** start TASK MATERIAL **

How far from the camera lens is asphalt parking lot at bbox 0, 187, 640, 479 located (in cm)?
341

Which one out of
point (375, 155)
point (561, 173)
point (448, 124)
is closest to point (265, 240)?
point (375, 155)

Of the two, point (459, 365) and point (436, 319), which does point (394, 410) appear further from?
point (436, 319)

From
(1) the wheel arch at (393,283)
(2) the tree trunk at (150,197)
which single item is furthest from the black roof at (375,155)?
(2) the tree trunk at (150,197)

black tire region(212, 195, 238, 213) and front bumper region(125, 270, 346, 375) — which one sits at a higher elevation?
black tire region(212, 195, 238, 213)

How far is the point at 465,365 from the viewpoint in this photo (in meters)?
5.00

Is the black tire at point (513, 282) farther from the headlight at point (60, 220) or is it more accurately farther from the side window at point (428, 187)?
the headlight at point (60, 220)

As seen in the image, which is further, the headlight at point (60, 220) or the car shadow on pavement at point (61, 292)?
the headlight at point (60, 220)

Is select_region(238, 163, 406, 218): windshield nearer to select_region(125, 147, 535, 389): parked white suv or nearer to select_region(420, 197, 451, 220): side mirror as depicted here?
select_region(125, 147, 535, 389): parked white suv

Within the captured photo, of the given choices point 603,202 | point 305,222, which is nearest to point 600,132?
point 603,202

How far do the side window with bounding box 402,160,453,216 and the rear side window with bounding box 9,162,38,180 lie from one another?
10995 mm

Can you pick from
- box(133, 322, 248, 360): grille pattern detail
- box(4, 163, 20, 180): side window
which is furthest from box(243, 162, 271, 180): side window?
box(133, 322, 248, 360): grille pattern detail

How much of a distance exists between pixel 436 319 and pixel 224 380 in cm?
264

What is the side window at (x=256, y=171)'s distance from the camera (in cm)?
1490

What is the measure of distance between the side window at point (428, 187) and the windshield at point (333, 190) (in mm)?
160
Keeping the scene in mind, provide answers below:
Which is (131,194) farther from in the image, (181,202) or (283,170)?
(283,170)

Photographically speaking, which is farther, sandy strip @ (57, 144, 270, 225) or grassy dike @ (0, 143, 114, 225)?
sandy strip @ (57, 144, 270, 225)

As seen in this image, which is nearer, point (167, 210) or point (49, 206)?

** end TASK MATERIAL **

DIRECTIVE: Convert everything from the line containing "Photographically speaking, which" down to the end of the material into a Markdown table with the columns Row and Line. Number each row, and leave out blank lines.

REPLY TO THE EXERCISE:
| Row | Line |
|---|---|
| 1 | Photographically speaking, which is farther, sandy strip @ (57, 144, 270, 225) or grassy dike @ (0, 143, 114, 225)? |
| 2 | sandy strip @ (57, 144, 270, 225) |
| 3 | As seen in this image, which is nearer, point (167, 210) or point (49, 206)? |